Prosecutors called their last of eight witnesses before lunch Tuesday, questioning a state Department of Juvenile Services staff member who said in brief testimony that one of the defendants, Travers Johnson, was not on house arrest at the time the dog was burned. Johnson told police in a taped interview, played for jurors Monday, that he could not have burned the dog because he was on house arrest.

Defense attorneys for Johnson and his brother Tremayne Johnson called two witnesses who both testified briefly Tuesday afternoon. Their questioning focused on whether police mishandled evidence and investigation of another potential suspect.

Lawyers are scheduled to make closing arguments Wednesday morning, nearly two weeks after making opening arguments. Prosecutors acknowledged to Judge Emanuel Brown they have a tall order in presenting a narrative to jurors. Their case was marked with a handful of setbacks that weren't seen in the Johnsons' first trial, which ended in a hung jury in February 2011.
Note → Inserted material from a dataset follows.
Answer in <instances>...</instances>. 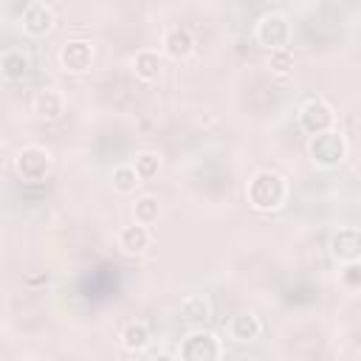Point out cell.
Instances as JSON below:
<instances>
[{"mask_svg": "<svg viewBox=\"0 0 361 361\" xmlns=\"http://www.w3.org/2000/svg\"><path fill=\"white\" fill-rule=\"evenodd\" d=\"M34 113H37L39 118L56 121V118L65 113V96H62L56 87H42V90H37V96H34Z\"/></svg>", "mask_w": 361, "mask_h": 361, "instance_id": "7c38bea8", "label": "cell"}, {"mask_svg": "<svg viewBox=\"0 0 361 361\" xmlns=\"http://www.w3.org/2000/svg\"><path fill=\"white\" fill-rule=\"evenodd\" d=\"M118 248L124 254H144L152 243V234H149V226H141V223H133V226H124L116 237Z\"/></svg>", "mask_w": 361, "mask_h": 361, "instance_id": "8fae6325", "label": "cell"}, {"mask_svg": "<svg viewBox=\"0 0 361 361\" xmlns=\"http://www.w3.org/2000/svg\"><path fill=\"white\" fill-rule=\"evenodd\" d=\"M180 319L186 324H203L212 319V307H209V299L203 293H189L183 296L180 302Z\"/></svg>", "mask_w": 361, "mask_h": 361, "instance_id": "2e32d148", "label": "cell"}, {"mask_svg": "<svg viewBox=\"0 0 361 361\" xmlns=\"http://www.w3.org/2000/svg\"><path fill=\"white\" fill-rule=\"evenodd\" d=\"M245 197H248V206L257 209V212H276L288 200V183H285V178L279 172L259 169L248 180Z\"/></svg>", "mask_w": 361, "mask_h": 361, "instance_id": "6da1fadb", "label": "cell"}, {"mask_svg": "<svg viewBox=\"0 0 361 361\" xmlns=\"http://www.w3.org/2000/svg\"><path fill=\"white\" fill-rule=\"evenodd\" d=\"M268 68L276 76H288L293 71V54H290V48H274L268 54Z\"/></svg>", "mask_w": 361, "mask_h": 361, "instance_id": "44dd1931", "label": "cell"}, {"mask_svg": "<svg viewBox=\"0 0 361 361\" xmlns=\"http://www.w3.org/2000/svg\"><path fill=\"white\" fill-rule=\"evenodd\" d=\"M161 217V200L155 195H141L135 203H133V223H141V226H155Z\"/></svg>", "mask_w": 361, "mask_h": 361, "instance_id": "d6986e66", "label": "cell"}, {"mask_svg": "<svg viewBox=\"0 0 361 361\" xmlns=\"http://www.w3.org/2000/svg\"><path fill=\"white\" fill-rule=\"evenodd\" d=\"M178 355L183 361H217L223 355V344L212 330H192L180 341Z\"/></svg>", "mask_w": 361, "mask_h": 361, "instance_id": "5b68a950", "label": "cell"}, {"mask_svg": "<svg viewBox=\"0 0 361 361\" xmlns=\"http://www.w3.org/2000/svg\"><path fill=\"white\" fill-rule=\"evenodd\" d=\"M296 121H299L302 133L316 135V133H324V130L336 127V110H333L324 99H307V102L299 107Z\"/></svg>", "mask_w": 361, "mask_h": 361, "instance_id": "8992f818", "label": "cell"}, {"mask_svg": "<svg viewBox=\"0 0 361 361\" xmlns=\"http://www.w3.org/2000/svg\"><path fill=\"white\" fill-rule=\"evenodd\" d=\"M161 54L155 48H141L135 51L133 56V73L141 79V82H155L161 76Z\"/></svg>", "mask_w": 361, "mask_h": 361, "instance_id": "5bb4252c", "label": "cell"}, {"mask_svg": "<svg viewBox=\"0 0 361 361\" xmlns=\"http://www.w3.org/2000/svg\"><path fill=\"white\" fill-rule=\"evenodd\" d=\"M254 39L262 48H268V51L288 48V42H290V23H288V17L282 11H265L257 20V25H254Z\"/></svg>", "mask_w": 361, "mask_h": 361, "instance_id": "3957f363", "label": "cell"}, {"mask_svg": "<svg viewBox=\"0 0 361 361\" xmlns=\"http://www.w3.org/2000/svg\"><path fill=\"white\" fill-rule=\"evenodd\" d=\"M259 333H262V322L254 313H240L228 322V338L237 344H251L259 338Z\"/></svg>", "mask_w": 361, "mask_h": 361, "instance_id": "4fadbf2b", "label": "cell"}, {"mask_svg": "<svg viewBox=\"0 0 361 361\" xmlns=\"http://www.w3.org/2000/svg\"><path fill=\"white\" fill-rule=\"evenodd\" d=\"M28 71H31V59H28V54H25V51L11 48V51H6V54L0 56V73H3L6 79H11V82L25 79V76H28Z\"/></svg>", "mask_w": 361, "mask_h": 361, "instance_id": "9a60e30c", "label": "cell"}, {"mask_svg": "<svg viewBox=\"0 0 361 361\" xmlns=\"http://www.w3.org/2000/svg\"><path fill=\"white\" fill-rule=\"evenodd\" d=\"M141 183H144V180L138 178V172L133 169V164H118V166H113V172H110V186H113V192H118V195H133Z\"/></svg>", "mask_w": 361, "mask_h": 361, "instance_id": "ac0fdd59", "label": "cell"}, {"mask_svg": "<svg viewBox=\"0 0 361 361\" xmlns=\"http://www.w3.org/2000/svg\"><path fill=\"white\" fill-rule=\"evenodd\" d=\"M59 65L68 73H85L93 65V45L87 39H68L59 48Z\"/></svg>", "mask_w": 361, "mask_h": 361, "instance_id": "52a82bcc", "label": "cell"}, {"mask_svg": "<svg viewBox=\"0 0 361 361\" xmlns=\"http://www.w3.org/2000/svg\"><path fill=\"white\" fill-rule=\"evenodd\" d=\"M121 347L127 350V353H144L147 347H149V341H152V336H149V327L144 324V322H130V324H124V330H121Z\"/></svg>", "mask_w": 361, "mask_h": 361, "instance_id": "e0dca14e", "label": "cell"}, {"mask_svg": "<svg viewBox=\"0 0 361 361\" xmlns=\"http://www.w3.org/2000/svg\"><path fill=\"white\" fill-rule=\"evenodd\" d=\"M330 254L338 262H353L361 257V231L355 226H344L330 237Z\"/></svg>", "mask_w": 361, "mask_h": 361, "instance_id": "ba28073f", "label": "cell"}, {"mask_svg": "<svg viewBox=\"0 0 361 361\" xmlns=\"http://www.w3.org/2000/svg\"><path fill=\"white\" fill-rule=\"evenodd\" d=\"M14 169L25 183H39L51 172V152L39 144H25L14 158Z\"/></svg>", "mask_w": 361, "mask_h": 361, "instance_id": "277c9868", "label": "cell"}, {"mask_svg": "<svg viewBox=\"0 0 361 361\" xmlns=\"http://www.w3.org/2000/svg\"><path fill=\"white\" fill-rule=\"evenodd\" d=\"M347 149H350V147H347V138H344L336 127H330V130H324V133H316V135H310V141H307V152H310L313 164L322 166V169H333V166L344 164Z\"/></svg>", "mask_w": 361, "mask_h": 361, "instance_id": "7a4b0ae2", "label": "cell"}, {"mask_svg": "<svg viewBox=\"0 0 361 361\" xmlns=\"http://www.w3.org/2000/svg\"><path fill=\"white\" fill-rule=\"evenodd\" d=\"M344 268L338 271V282H341V288H347L350 293H355L358 288H361V265H358V259H353V262H341Z\"/></svg>", "mask_w": 361, "mask_h": 361, "instance_id": "7402d4cb", "label": "cell"}, {"mask_svg": "<svg viewBox=\"0 0 361 361\" xmlns=\"http://www.w3.org/2000/svg\"><path fill=\"white\" fill-rule=\"evenodd\" d=\"M20 23H23V31L28 37H45L54 28V11L45 3H28Z\"/></svg>", "mask_w": 361, "mask_h": 361, "instance_id": "9c48e42d", "label": "cell"}, {"mask_svg": "<svg viewBox=\"0 0 361 361\" xmlns=\"http://www.w3.org/2000/svg\"><path fill=\"white\" fill-rule=\"evenodd\" d=\"M192 51H195V37L186 28L175 25V28H166L164 31V37H161V54L164 56H169V59H186Z\"/></svg>", "mask_w": 361, "mask_h": 361, "instance_id": "30bf717a", "label": "cell"}, {"mask_svg": "<svg viewBox=\"0 0 361 361\" xmlns=\"http://www.w3.org/2000/svg\"><path fill=\"white\" fill-rule=\"evenodd\" d=\"M133 169L138 172L141 180H152V178L161 172V155L152 152V149H141V152H135Z\"/></svg>", "mask_w": 361, "mask_h": 361, "instance_id": "ffe728a7", "label": "cell"}]
</instances>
"The burden is on the state," Assistant State's Attorney Jennifer Rallo said, asking Brown for an hour to make closing arguments, twice as much as each defendant's lawyers requested. "It's necessary for the state to go over the evidence in detail to the jury."

Brown said he expects to give 45 minutes to the prosecution and each brother's defense.

The Johnsons are accused of burning the pit bull, named Phoenix by rescuers, in the Sandtown-Winchester neighborhood of West Baltimore on May 27, 2009. The dog was euthanized days later.

Sharon May, lawyer for Travers Johnson, focused her case on whether police thoroughly investigated a lead into a separate suspect. She called Det. Syreeta Teel, the police officer who came upon the burning dog and earlier was called to testify by prosecutors. Teel said she didn't recognize the name of the suspect and didn't know how deeply detectives investigated it.

Defense lawyers for Tremayne Johnson called Craig Beyler, a fire protection engineer, to the stand as an expert witness. Beyler said police mishandled clothing seized from the Johnsons' South Baltimore home by mixing two pairs of jeans and a pair of sneakers in one bag. The clothing contained traces of an ignitable substance that could not be identified, but Beyler said it could have been a common chemical used in sneakers that might have transferred from the shoes to the jeans.

Prosecutors' arguments linking the brothers to the burning centered on a police surveillance video recorded from atop a pole near the crime scene. There was no DNA, fingerprints or other forensic evidence connecting the suspects to the crime.

Baltimore Police Sgt. Jarron Jackson, then a detective who had spent years observing the neighborhood, said he could spot the Johnsons in the tape walking the dog minutes before the burning and running from the direction of the crime scene while the dog was in flames. A bystander, Tiera Goodman, told police soon after the incident she too saw the brothers run from the scene.

But the prosecutors' argument took a hit when Goodman refused to testify in the retrial. A video of her testimony from the first trial was played instead. Later, Brown barred Jackson from identifying Travers Johnson in the video.